The Code of Corporate Governance 2012 encourages listed companies to amend their articles to remove the limit on the number of proxies that may be appointed by nominee companies. Listed companies will have to comply or explain departures from this principle of the Code. At present, however, few companies have moved to amend their articles to implement a multiple proxies regime.
- Beneficial shareholders notifying nominee companies how they wish to vote
Some nominee companies have introduced a mechanism where a beneficial shareholder can notify them how he wishes to vote. Where the nominee company receives conflicting instructions from its various clients, the nominee company will vote so many shares “for” a resolution and so many shares “against”, by submitting proxy forms appointing the chairperson of the meeting as proxy to vote accordingly.
However, some resolutions require not simply a majority of votes but also a majority in number of the shareholders present and voting (e.g. in a resolution to approve a scheme of arrangement). The above mechanism does not increase the voting rights of beneficial shareholders as the nominee company will still only count as one for the purposes of the number of shareholders.
Where voting is by a show of hands, and not a poll, the same qualification above that the nominee company will be limited to one vote will apply.
It is noteworthy that reforms have been set in place and endorsed by the Ministry of Finance. In particular, one of the accepted recommendations for the reform of our Companies Act is to allow, unless otherwise prohibited by a company’s articles, registered “members” falling within the following two categories to appoint more than 2 proxies to vote at general meetings (provided that each proxy is appointed to exercise the rights attached to a different share or shares and the number of shares and class of shares shall be specified):
Reforms
- any banking corporation licensed under the Banking Act or wholly-owned subsidiary of such a banking corporation, whose business includes the provision of nominee services and who holds shares in that capacity; and
- any person holding a capital markets services licence to provide custodial services for securities under the Securities and Futures Act.

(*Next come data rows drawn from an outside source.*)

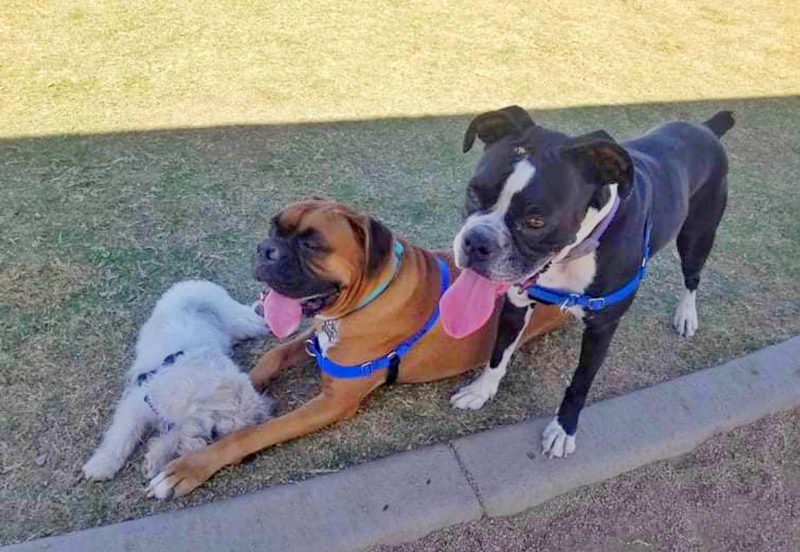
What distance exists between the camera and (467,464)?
3129 mm

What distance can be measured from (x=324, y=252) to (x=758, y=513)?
2123mm

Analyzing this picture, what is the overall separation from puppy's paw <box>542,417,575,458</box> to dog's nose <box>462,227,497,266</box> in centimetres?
98

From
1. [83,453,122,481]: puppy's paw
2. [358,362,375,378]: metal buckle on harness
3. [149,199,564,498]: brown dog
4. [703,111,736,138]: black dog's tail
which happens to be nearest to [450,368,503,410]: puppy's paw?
[149,199,564,498]: brown dog

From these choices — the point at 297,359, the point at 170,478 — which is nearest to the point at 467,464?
the point at 297,359

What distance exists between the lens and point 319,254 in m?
2.90

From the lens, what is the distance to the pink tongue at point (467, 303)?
115 inches

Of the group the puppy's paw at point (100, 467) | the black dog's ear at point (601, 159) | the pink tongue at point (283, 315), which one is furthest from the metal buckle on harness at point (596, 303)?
the puppy's paw at point (100, 467)

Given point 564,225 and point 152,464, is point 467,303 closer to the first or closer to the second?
point 564,225

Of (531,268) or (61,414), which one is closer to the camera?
(531,268)

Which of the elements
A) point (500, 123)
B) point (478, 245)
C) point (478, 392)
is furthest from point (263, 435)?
point (500, 123)

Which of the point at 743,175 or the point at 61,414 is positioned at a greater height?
the point at 61,414

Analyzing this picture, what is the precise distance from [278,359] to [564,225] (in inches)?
58.5

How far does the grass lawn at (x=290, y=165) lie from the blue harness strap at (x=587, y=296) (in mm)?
725

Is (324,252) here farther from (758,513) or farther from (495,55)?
(495,55)
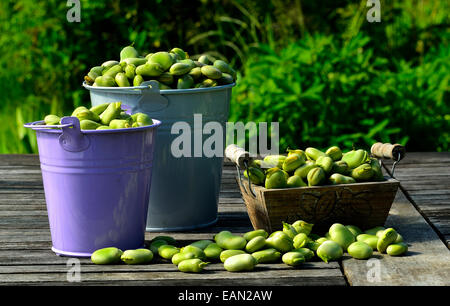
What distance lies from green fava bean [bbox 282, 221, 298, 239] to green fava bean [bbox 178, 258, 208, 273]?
1.06 feet

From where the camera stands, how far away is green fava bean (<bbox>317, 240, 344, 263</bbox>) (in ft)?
6.29

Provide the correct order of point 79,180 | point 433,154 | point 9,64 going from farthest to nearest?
point 9,64 < point 433,154 < point 79,180

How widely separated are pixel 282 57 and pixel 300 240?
2.03 meters

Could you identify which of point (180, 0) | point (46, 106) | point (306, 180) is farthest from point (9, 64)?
point (306, 180)

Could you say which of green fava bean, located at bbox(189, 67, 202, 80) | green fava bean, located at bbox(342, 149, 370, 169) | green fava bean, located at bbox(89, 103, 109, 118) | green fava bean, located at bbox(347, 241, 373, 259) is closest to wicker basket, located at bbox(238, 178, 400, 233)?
green fava bean, located at bbox(342, 149, 370, 169)

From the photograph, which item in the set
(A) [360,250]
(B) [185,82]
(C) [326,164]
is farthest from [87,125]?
(A) [360,250]

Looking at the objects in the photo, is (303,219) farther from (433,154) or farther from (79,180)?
(433,154)

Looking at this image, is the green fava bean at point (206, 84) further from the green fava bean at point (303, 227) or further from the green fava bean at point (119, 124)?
the green fava bean at point (303, 227)

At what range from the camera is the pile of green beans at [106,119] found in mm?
1986

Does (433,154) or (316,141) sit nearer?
(433,154)

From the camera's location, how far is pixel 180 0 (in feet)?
16.7

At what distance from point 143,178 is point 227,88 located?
0.52m

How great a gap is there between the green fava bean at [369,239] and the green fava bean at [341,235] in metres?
0.03

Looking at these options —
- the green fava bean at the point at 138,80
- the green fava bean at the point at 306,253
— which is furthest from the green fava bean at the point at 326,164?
the green fava bean at the point at 138,80
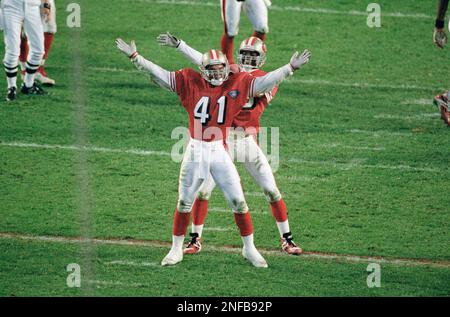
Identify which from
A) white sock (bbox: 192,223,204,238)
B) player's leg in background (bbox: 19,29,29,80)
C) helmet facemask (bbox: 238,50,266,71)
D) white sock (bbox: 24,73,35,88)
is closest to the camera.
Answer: helmet facemask (bbox: 238,50,266,71)

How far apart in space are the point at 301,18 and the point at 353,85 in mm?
2178

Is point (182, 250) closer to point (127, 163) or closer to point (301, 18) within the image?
point (127, 163)

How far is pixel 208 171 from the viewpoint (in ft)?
29.0

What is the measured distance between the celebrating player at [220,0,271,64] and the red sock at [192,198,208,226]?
299 centimetres

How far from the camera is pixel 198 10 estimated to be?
616 inches

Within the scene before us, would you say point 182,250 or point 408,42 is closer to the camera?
point 182,250

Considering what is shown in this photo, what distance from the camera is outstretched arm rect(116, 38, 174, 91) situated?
8711mm

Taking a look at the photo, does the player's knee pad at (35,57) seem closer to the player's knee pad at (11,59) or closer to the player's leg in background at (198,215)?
the player's knee pad at (11,59)

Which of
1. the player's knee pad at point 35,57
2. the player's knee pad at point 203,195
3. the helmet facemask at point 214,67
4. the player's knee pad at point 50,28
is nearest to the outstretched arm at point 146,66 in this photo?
the helmet facemask at point 214,67

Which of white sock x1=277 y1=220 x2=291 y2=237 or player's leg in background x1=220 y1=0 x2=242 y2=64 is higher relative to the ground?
player's leg in background x1=220 y1=0 x2=242 y2=64

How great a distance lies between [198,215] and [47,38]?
14.9 ft

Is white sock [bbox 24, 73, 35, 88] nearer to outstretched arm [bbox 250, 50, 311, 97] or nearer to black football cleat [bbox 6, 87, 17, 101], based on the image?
black football cleat [bbox 6, 87, 17, 101]

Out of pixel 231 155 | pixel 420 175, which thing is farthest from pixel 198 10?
pixel 231 155

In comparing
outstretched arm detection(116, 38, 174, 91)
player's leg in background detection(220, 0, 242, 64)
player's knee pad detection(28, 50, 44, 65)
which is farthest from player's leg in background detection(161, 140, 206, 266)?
player's knee pad detection(28, 50, 44, 65)
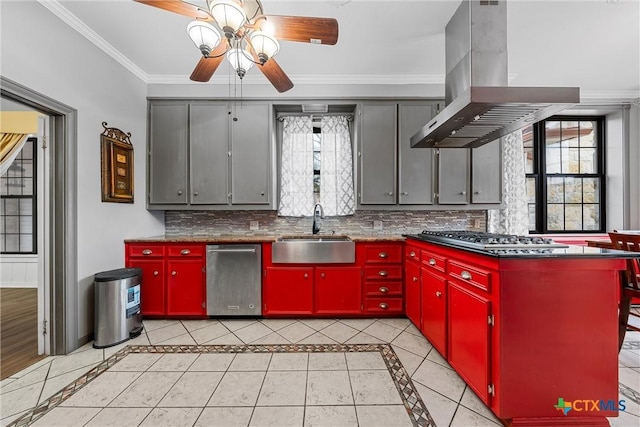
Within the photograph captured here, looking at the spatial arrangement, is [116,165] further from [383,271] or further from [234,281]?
[383,271]

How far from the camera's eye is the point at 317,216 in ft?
11.1

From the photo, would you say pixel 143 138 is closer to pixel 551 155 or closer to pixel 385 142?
pixel 385 142

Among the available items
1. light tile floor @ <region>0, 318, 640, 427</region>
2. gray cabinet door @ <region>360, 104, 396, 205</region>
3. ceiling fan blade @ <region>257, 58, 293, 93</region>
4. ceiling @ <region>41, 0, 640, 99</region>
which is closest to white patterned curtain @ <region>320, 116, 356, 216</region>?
gray cabinet door @ <region>360, 104, 396, 205</region>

The Ministry of Finance intends to table the Bill in Parliament to implement these amendments by the end of 2013. Accordingly, once the changes are set in place, investors whose shares are held in the aforementioned broker nominee accounts will then be given the ability to vote in general meetings, whether by poll or on a show of hands.In addition, our Companies Act will be amended to allow the proposed multiple proxies to each be given the right to vote on a show of hands in a shareholders’ meeting.